▶ [RECORD SET]
● ● ● ● ● ● ●
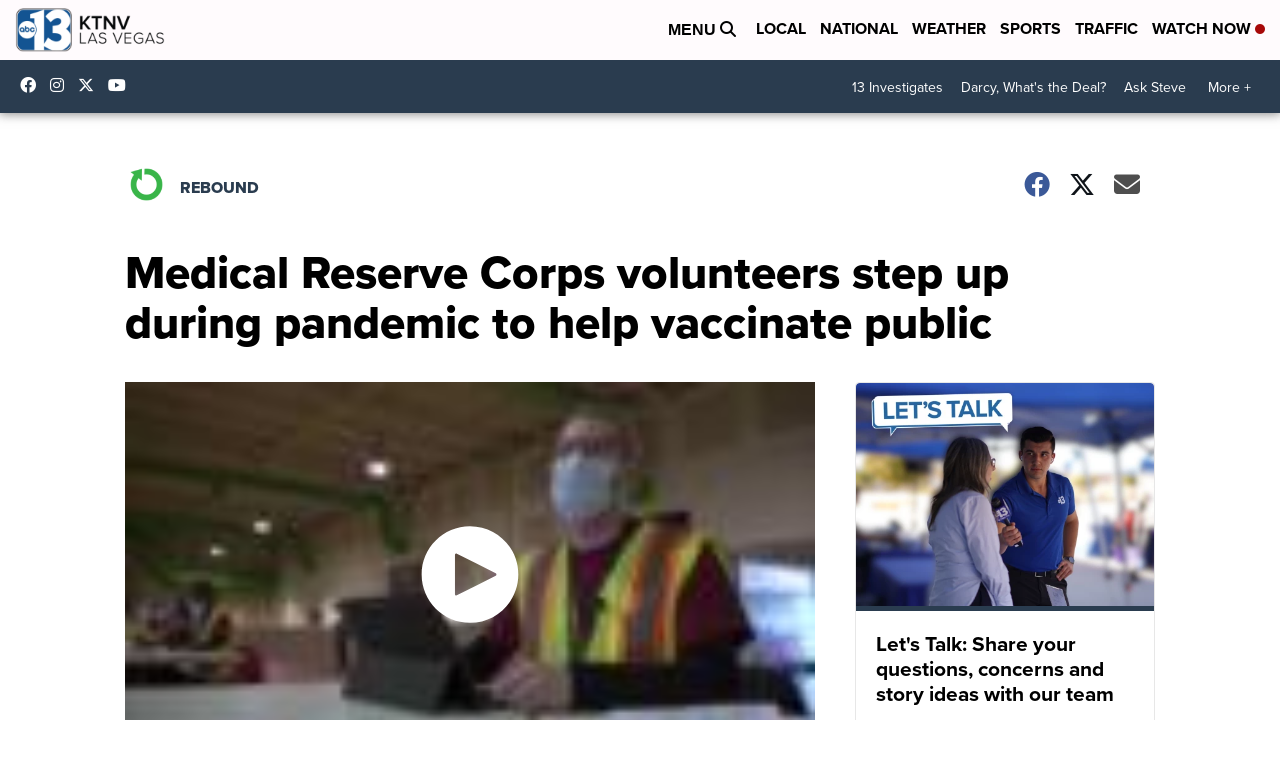

--- FILE ---
content_type: application/javascript; charset=utf-8
request_url: https://fundingchoicesmessages.google.com/f/AGSKWxUX8jBxs9fUISW1JBgarnPMztpoKrFSZDyJJPzvdn3IYNPij6AYOeXjkMjxEvs7vKpF22yBneMoL-JhudibdU0g9CXYC8RG6w6TlouoIBe5L4fjcH48bRXDSGwYoQ6pq--Ws06AgXhB8zziTRuOdjQDvvzPnVp812vqUk99CO-vxSdITxlydybn3SuM/_/gam_ad_/ad_rotator.-permads..net/ads./headeradd2.
body_size: -1290
content:
window['0fbda336-21be-4bec-a945-7913bbe0ad6e'] = true;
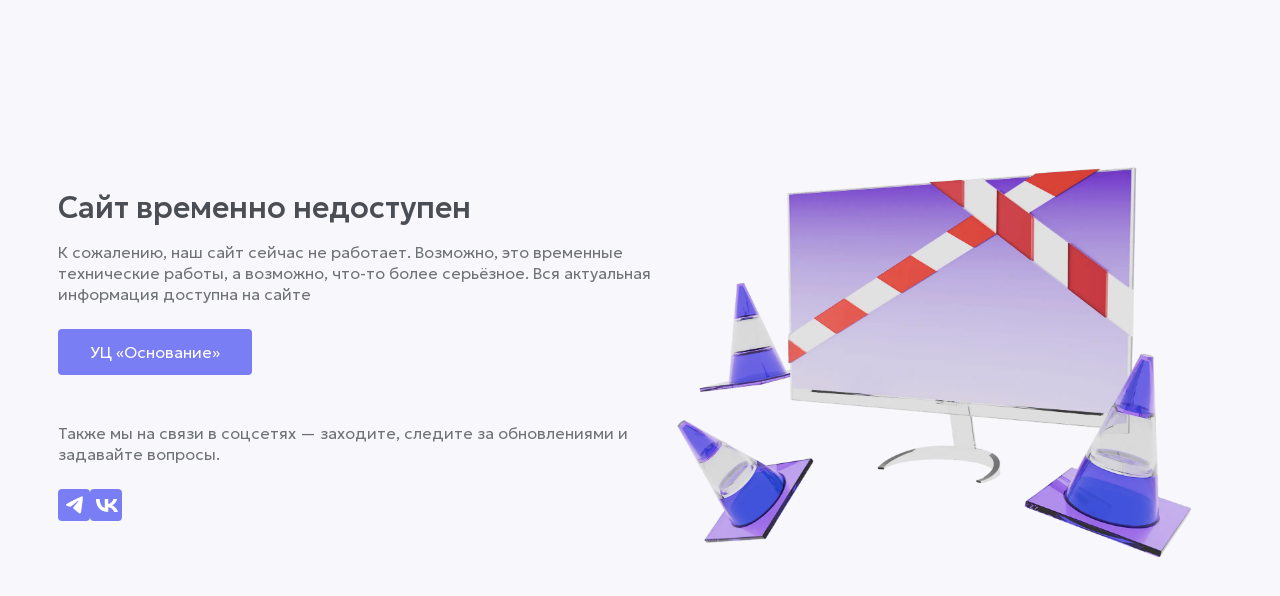

--- FILE ---
content_type: image/svg+xml
request_url: https://iecp.ru/assets/icons/vk-icon.svg
body_size: 281
content:
<svg width="23" height="14" viewBox="0 0 23 14" fill="none" xmlns="http://www.w3.org/2000/svg">
<path d="M12.9011 13.8931C5.38459 13.8931 1.09734 9.01319 0.918701 0.893066H4.68385C4.80752 6.85303 7.58322 9.37755 9.78184 9.89807V0.893066H13.3273V6.03321C15.4984 5.81199 17.7792 3.46964 18.5487 0.893066H22.0941C21.5032 4.06824 19.0297 6.41058 17.2708 7.37355C19.0297 8.15433 21.8469 10.1974 22.9187 13.8931H19.016C18.1778 11.4206 16.0893 9.50768 13.3273 9.24742V13.8931H12.9011Z" fill="white"/>
</svg>
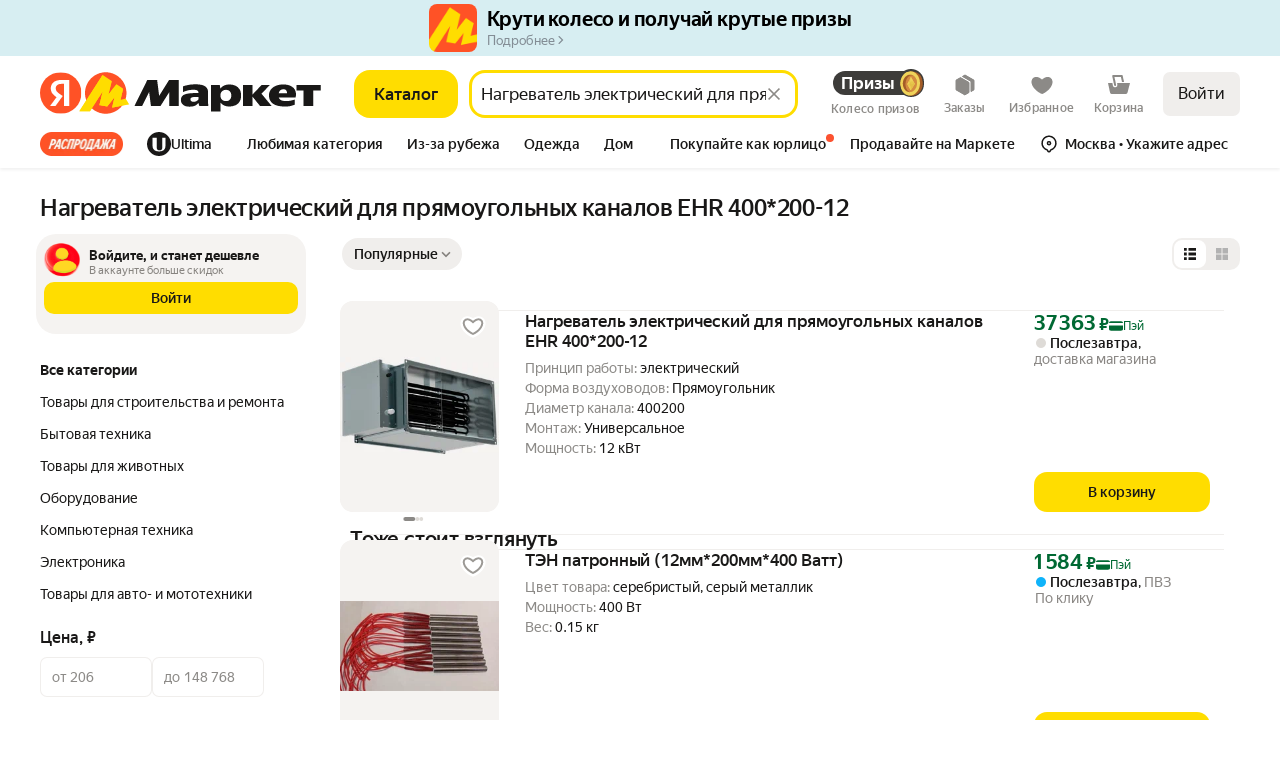

--- FILE ---
content_type: application/javascript; charset=utf-8
request_url: https://yastatic.net/s3/market-b2c-static-production/white-desktop/browser-light/browser-light.browser.recom_marketfront_SerpEntity.14f58bf.js
body_size: 273
content:
(window.webpackJsonp=window.webpackJsonp||[]).push([[788],{10405:(function(e,n,t){"use strict";t.r(n);var r=t(9854),i=t(8900),o=t.n(i),u=t(1527),l={dynWidgets:t.n(u)()({"@light/LegacySearchIncut":(function(){return t.e(762).then(t.bind(null,10805))})},{"@light/SearchIncut":(function(){return Promise.all([t.e(0),t.e(982),t.e(1),t.e(2),t.e(3),t.e(4),t.e(5),t.e(7),t.e(8),t.e(16),t.e(17),t.e(19),t.e(21),t.e(34),t.e(33),t.e(35),t.e(39),t.e(41),t.e(53),t.e(775)]).then(t.bind(null,9676))}),"@marketfront/SnippetConstructor":(function(){return Promise.all([t.e(0),t.e(1),t.e(2),t.e(4),t.e(16),t.e(17),t.e(21),t.e(34),t.e(35),t.e(53),t.e(790)]).then(t.bind(null,9568))}),"@light/OneShopOffersGroup":(function(){return Promise.all([t.e(0),t.e(981),t.e(1),t.e(2),t.e(3),t.e(4),t.e(5),t.e(7),t.e(16),t.e(17),t.e(19),t.e(39),t.e(41),t.e(58),t.e(65),t.e(75),t.e(106),t.e(149),t.e(181),t.e(763)]).then(t.bind(null,10837))}),"@search/SoonOnSaleIncut":(function(){return t.e(815).then(t.bind(null,10838))}),"@monetize/IncutConstructor":(function(){return Promise.all([t.e(0),t.e(1),t.e(2),t.e(4),t.e(5),t.e(7),t.e(8),t.e(16),t.e(17),t.e(21),t.e(34),t.e(35),t.e(41),t.e(43),t.e(53),t.e(52),t.e(59),t.e(64),t.e(74),t.e(673)]).then(t.bind(null,9635))}),"@monetize/ShowDaemon":(function(){return Promise.resolve().then(t.bind(null,1769))}),"@light/EmptyWidget":(function(){return t.e(533).then(t.bind(null,2396))})})};n.default=r.Widget.describe({name:"@marketfront/SerpEntity",directives:{static:!0},view:null,controller:o.a,dependencies:l,meta:{team:"recom"}})}),8900:(function(e,n){})}]);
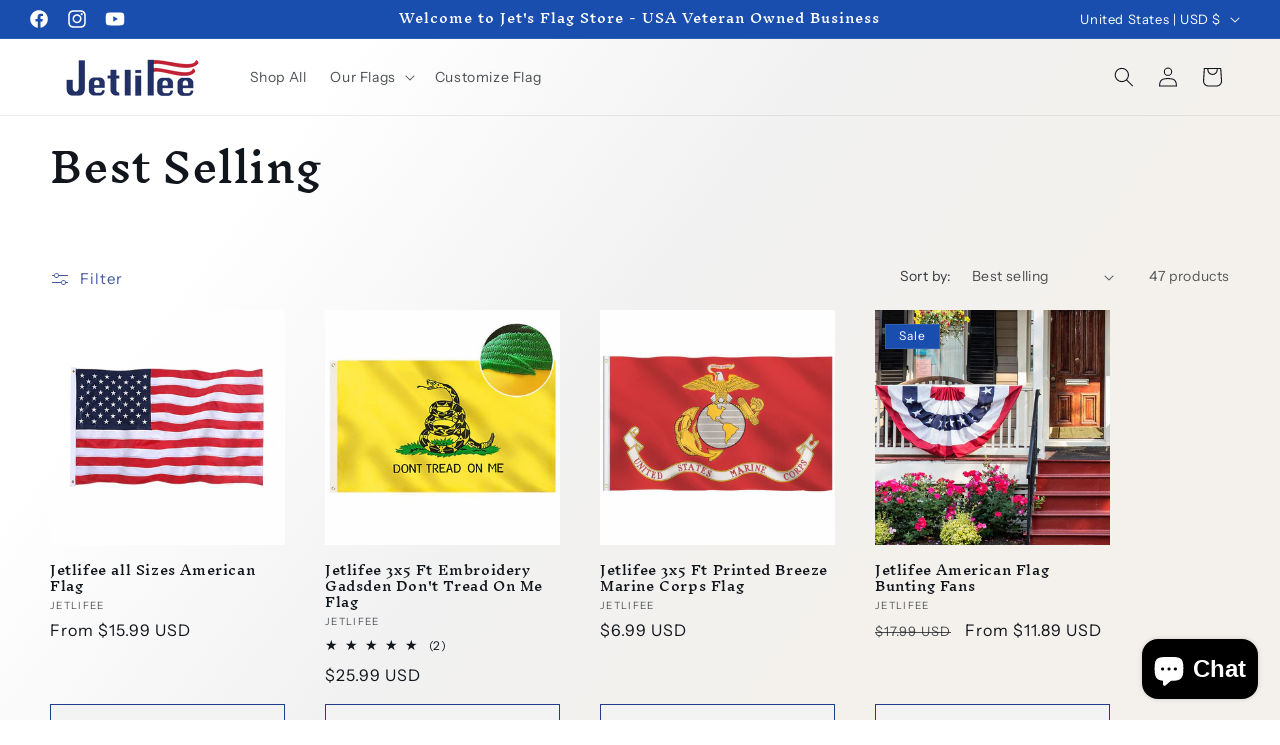

--- FILE ---
content_type: application/javascript; charset=utf-8
request_url: https://gtm.gropulse.com/get_script?shop=jetlifee-juli.myshopify.com
body_size: 22
content:

  (function(){
    if (location.pathname.includes('/thank_you') || location.pathname.includes('/thank-you')) {
      var script = document.createElement("script");
      script.type = "text/javascript";
      script.src = "https://gtm.gropulse.com/get_purchase_page_script?shop=jetlifee-juli.myshopify.com";
      document.getElementsByTagName("head")[0].appendChild(script);
    }
  })();
  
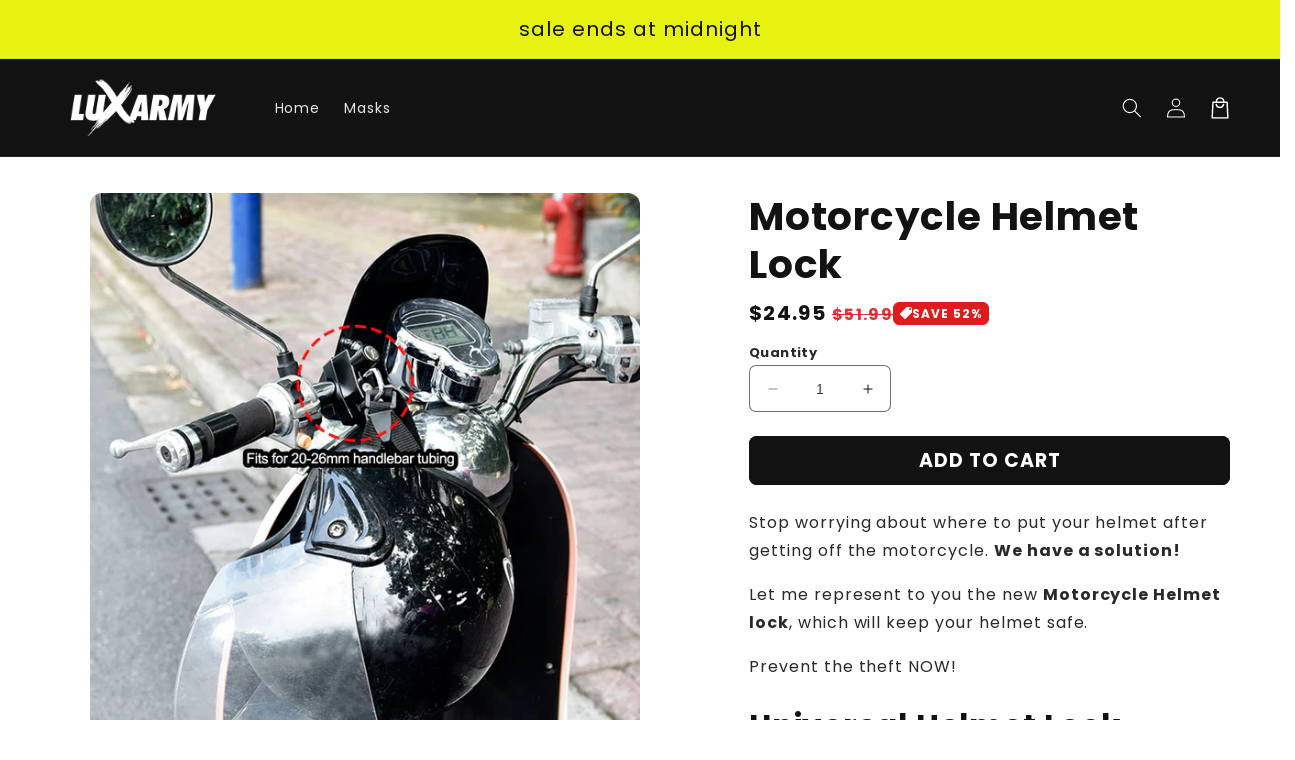

--- FILE ---
content_type: text/json
request_url: https://conf.config-security.com/model
body_size: 86
content:
{"title":"recommendation AI model (keras)","structure":"release_id=0x56:79:4d:68:52:5d:7e:26:39:57:5e:29:39:28:4f:76:70:7c:7e:5e:35:7a:66:45:76:32:33:59:70;keras;rgzdyct502of4zjg4i1pa1mxcqy835u8ihz1f2owcrtp5c44irw05hhgwcs3xgo8f9m6qlmq","weights":"../weights/56794d68.h5","biases":"../biases/56794d68.h5"}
● ● ● ● ● ● ●
▶ [WORK REQUEST] All that is wanted is the number of lines in the records that include the string "text".

▶ [ANSWER FOR THIS EXERCISE] 2